Rapid Growth of Green Hydrogen: A Game-Changer for Heavy Industries
Key Ideas
- Green hydrogen production is experiencing rapid acceleration, driven by demand from hard-to-abate heavy industries seeking decarbonization and cost reduction.
- ABI Research forecasts that green hydrogen will account for a significant portion of total hydrogen production by 2035, displacing grey hydrogen as the primary driver of the market.
- Major regions like Europe, China, and India are scaling up production of low-emission hydrogen to comply with net-zero regulations, creating a substantial market opportunity.
- The shift towards green hydrogen is seen as a key foundation for the decarbonization of heavy industries, with committed investments and increasing market share globally.

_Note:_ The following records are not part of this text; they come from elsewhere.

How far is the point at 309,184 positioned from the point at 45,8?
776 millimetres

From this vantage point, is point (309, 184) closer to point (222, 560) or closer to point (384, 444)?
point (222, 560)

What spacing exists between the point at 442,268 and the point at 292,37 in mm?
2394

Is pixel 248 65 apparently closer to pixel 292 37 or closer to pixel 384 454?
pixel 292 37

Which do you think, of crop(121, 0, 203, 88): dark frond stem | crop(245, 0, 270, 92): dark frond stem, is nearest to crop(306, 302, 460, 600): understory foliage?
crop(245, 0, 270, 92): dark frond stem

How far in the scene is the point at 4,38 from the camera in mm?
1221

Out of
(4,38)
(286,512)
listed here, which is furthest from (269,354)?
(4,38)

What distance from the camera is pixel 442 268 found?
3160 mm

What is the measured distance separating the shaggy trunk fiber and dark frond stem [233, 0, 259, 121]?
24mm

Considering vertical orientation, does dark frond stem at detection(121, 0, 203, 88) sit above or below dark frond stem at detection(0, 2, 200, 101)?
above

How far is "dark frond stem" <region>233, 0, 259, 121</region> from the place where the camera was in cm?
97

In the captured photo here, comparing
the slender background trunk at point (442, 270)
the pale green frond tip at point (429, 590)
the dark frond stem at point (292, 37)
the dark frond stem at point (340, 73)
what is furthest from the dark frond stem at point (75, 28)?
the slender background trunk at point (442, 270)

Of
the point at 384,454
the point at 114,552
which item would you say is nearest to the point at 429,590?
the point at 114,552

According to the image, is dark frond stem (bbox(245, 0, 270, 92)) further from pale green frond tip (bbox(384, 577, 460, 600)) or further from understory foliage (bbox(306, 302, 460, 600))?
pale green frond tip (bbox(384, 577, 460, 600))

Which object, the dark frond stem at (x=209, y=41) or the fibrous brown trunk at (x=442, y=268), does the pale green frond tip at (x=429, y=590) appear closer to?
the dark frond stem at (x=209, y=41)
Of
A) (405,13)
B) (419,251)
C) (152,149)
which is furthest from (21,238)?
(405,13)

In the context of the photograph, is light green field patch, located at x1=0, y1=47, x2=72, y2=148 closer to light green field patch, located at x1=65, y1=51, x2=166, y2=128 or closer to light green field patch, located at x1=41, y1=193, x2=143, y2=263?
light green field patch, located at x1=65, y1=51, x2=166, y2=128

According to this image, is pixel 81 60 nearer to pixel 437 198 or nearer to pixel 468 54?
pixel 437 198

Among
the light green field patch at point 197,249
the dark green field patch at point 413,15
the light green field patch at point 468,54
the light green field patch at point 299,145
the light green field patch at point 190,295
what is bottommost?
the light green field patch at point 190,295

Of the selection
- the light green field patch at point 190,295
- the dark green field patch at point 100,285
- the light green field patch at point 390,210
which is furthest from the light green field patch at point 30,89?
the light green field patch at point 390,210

Green hydrogen production is on the rise, fueled by demand from industries looking to reduce carbon emissions and operational costs. Despite currently accounting for only a small fraction of total hydrogen production, green hydrogen is projected to make up a substantial portion by 2035. ABI Research anticipates rapid growth in the green hydrogen market, with estimates suggesting a market size increase from US$10 billion to US$180 billion by 2035. The shift towards green hydrogen is driven by net-zero regulations, with Europe, China, and India leading the way in scaling up production. China, in particular, is expected to significantly increase its green hydrogen output, maintaining a global lead in production. This trend signifies a clear shift towards cleaner hydrogen as a fundamental element in decarbonizing heavy industries. The report emphasizes the need for industries like petrochemicals, chemicals, steel, shipping, and aviation to monitor the evolution of the hydrogen market closely. Key players to watch in the green hydrogen and electrolyser sector include Adani Energy, Linde, ITM Power, Sinopec, and Plug Power. The findings highlight the transformative potential of green hydrogen in paving the way for a more sustainable energy future.